Shavuot starts at sundown on Thursday 25 May. It commemorates the date when Hashem gave the Torah and the ten commandments to Moses and the Israelite nation at Mount Sinai after they left Egypt 3,300 years ago. Shavuot is the culmination and eager anticipation of the counting of seven weeks (known as the counting of the Omer) which starts from Pesach. Every year we renew our acceptance of Hashem’s gift as He “re-gives” us the Torah on Shavuot.
Shavuot is known as the spiritual liberation of the Jewish people. On Pesach, the Israelites were liberated from Egyptian slavery and on Shavuot, they were given the Torah where they committed themselves to serving Hashem. Whilst Pesach marks our liberation from slavery, Shavuot marks the renewal of our commitment and dedication to Hashem. The giving of the Torah was a spiritual event that touched the essence of the Jewish soul. Our sages have compared it to a wedding between Hashem and the Jewish people. After accepting the commandments at Sinai, the Israelites became Hashem’s chosen people and they had chosen Hashem in return. This is why Shavuot also means “oaths” as Hashem swore eternal devotion to us and we in turn pledged everlasting loyalty to Him. This is so appropriate as The Women’s International Zionist Organisation (WIZO) pledges to continue to do what matters for those who need it the most! No child or woman is turned away as WIZO gives them the steppingstones to build up their confidence and once again become upstanding citizens of Israeli society.

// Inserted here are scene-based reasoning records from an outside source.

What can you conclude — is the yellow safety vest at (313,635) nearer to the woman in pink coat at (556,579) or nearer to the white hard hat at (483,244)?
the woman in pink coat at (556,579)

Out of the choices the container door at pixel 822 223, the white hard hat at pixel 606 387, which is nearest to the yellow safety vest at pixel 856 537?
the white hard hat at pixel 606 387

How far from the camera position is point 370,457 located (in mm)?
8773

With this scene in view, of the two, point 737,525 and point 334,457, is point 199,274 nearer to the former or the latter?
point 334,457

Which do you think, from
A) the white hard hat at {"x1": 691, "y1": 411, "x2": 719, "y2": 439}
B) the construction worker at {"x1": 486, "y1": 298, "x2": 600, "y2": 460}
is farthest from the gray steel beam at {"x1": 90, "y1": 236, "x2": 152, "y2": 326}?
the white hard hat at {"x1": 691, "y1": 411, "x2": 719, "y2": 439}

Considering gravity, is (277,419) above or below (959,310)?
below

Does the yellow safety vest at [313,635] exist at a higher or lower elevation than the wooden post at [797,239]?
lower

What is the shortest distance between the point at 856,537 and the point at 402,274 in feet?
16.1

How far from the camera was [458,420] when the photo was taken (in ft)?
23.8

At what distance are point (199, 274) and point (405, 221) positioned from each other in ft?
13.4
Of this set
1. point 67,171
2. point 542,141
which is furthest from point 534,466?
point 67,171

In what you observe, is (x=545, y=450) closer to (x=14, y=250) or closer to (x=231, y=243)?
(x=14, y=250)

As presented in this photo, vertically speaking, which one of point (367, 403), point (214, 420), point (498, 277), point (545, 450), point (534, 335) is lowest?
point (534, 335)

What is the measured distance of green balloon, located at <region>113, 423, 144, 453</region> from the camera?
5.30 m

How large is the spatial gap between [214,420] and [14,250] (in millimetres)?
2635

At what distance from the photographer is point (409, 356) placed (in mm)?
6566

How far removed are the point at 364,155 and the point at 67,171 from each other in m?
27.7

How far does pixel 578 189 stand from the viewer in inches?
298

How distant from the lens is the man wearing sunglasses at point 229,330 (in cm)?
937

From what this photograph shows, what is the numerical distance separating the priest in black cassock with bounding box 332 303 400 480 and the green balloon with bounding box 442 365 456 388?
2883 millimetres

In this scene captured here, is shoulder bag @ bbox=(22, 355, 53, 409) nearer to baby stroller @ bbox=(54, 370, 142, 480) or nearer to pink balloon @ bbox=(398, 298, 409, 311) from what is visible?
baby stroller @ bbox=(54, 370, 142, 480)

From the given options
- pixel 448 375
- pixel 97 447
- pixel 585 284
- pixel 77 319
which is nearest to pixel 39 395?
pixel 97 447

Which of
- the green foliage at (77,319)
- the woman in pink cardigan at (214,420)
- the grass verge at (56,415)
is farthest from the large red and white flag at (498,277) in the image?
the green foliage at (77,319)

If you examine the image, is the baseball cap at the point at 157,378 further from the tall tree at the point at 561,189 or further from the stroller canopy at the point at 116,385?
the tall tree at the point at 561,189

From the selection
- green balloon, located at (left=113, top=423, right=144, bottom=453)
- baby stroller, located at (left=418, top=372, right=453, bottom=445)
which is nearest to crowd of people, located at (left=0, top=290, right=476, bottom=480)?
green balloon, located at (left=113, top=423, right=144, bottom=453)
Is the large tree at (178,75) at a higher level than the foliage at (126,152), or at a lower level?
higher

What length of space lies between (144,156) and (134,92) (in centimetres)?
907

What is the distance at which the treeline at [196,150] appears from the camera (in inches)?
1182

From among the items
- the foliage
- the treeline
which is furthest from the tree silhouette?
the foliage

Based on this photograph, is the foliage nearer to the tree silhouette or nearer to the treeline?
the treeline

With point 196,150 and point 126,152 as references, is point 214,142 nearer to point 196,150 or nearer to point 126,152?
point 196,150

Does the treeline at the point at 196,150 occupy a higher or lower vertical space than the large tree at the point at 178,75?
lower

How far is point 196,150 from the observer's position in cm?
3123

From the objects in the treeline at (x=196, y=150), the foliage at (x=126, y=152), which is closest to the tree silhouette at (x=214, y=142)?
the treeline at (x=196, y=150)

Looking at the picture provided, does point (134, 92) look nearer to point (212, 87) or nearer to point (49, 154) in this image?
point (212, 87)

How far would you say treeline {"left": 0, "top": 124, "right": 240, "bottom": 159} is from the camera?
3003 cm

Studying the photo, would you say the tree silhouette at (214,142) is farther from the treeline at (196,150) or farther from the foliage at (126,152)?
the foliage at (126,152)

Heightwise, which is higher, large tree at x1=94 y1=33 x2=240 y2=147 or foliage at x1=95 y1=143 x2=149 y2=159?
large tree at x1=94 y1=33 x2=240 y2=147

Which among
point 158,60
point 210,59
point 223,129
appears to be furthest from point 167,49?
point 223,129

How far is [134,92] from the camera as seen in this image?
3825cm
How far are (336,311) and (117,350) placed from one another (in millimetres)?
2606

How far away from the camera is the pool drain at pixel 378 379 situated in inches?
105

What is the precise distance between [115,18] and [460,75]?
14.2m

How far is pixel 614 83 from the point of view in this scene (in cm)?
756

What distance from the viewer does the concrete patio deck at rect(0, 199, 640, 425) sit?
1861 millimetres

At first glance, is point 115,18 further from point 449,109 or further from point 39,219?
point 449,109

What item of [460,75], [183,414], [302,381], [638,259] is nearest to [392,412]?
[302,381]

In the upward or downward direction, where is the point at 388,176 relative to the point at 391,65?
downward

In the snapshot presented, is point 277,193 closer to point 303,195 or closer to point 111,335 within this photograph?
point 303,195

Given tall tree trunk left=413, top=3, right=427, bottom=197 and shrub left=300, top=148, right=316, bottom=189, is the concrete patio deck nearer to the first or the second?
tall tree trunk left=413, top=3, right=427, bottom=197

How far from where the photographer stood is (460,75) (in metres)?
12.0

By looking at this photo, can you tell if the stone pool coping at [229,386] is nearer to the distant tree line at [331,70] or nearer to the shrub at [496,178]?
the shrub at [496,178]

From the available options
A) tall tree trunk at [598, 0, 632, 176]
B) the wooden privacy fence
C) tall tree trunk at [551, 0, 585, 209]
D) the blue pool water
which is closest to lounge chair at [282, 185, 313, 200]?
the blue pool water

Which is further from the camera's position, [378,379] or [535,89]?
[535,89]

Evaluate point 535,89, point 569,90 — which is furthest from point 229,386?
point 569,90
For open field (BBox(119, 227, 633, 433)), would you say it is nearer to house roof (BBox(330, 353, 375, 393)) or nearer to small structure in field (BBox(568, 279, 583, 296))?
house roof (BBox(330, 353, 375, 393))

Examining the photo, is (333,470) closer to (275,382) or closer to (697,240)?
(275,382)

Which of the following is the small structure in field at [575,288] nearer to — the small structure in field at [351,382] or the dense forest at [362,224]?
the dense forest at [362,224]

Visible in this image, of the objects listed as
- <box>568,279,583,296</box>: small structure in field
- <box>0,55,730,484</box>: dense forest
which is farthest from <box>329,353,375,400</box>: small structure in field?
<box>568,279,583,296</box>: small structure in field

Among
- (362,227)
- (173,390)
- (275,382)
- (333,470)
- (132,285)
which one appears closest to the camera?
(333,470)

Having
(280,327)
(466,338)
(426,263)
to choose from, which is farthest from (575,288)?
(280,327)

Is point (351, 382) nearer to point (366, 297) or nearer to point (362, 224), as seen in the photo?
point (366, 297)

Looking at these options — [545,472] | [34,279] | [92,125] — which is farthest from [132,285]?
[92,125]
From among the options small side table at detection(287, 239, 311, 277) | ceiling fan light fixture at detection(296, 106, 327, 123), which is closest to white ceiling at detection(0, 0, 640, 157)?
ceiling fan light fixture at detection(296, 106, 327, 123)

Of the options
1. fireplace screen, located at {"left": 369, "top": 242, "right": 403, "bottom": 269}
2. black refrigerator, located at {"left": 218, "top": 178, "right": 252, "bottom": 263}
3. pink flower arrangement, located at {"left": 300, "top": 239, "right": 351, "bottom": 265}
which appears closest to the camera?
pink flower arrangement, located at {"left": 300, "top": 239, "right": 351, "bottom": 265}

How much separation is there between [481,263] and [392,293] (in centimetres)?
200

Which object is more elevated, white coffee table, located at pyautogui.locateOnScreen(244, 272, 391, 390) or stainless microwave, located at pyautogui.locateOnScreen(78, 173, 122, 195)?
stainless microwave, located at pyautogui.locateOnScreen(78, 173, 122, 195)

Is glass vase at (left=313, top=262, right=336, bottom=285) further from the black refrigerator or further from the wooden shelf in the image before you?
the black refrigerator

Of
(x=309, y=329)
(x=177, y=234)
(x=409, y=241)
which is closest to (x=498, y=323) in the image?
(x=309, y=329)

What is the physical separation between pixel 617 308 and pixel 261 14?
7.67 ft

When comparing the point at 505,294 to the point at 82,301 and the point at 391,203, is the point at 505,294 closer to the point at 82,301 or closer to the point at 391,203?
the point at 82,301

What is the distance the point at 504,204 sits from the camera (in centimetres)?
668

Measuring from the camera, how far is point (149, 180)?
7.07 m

According to Jewish custom, no work is permitted on Shavuot, however the work at our Women’s International Zionist Organisation (WIZO), the largest social welfare organisation in Israel, never stops. In fact and in truth it CANNOT stop. There are always children, teenagers and women who are at risk and their welfare must be taken care of no matter what. Consequently, WIZO runs three emergency centres for the urgent care of high-risk children, two centres for girls severely at risk and two safe homes for the treatment and rehabilitation of girls at-risk. These places of safety are always open and always operational, 24 hours a day, 365 days a year! Our work must go on and our giving with love must continue for the sake of all women and children and our beloved land of Israel.
According to the Midrash (ancient commentary on part of the Hebrew scriptures), Mount Sinai suddenly blossomed with flowers and greenery in honour of the giving of the Torah. Today, many Jewish families decorate their homes with sweet smelling plants and flowers to honour Shavuot. We also celebrate Shavuot by eating festive dairy feasts. One explanation of why we do this is that the Torah is compared to milk and honey and dairy foods symbolise the sweetness and richness of the Torah.
As you decorate your homes or synagogue for this holiday and eat delicious dairy foods like cheesecake and blintzes, remember those at WIZO who need your help. Remember that giving of your time to volunteer or making a donation will go a long way to help those vulnerable women and children get the help that they need to become respectable and upright happy citizens as WIZO strives to close the gaps in Israeli society.
WIZO South Africa joins me in wishing you and your families a Chag Shavuot Sameach.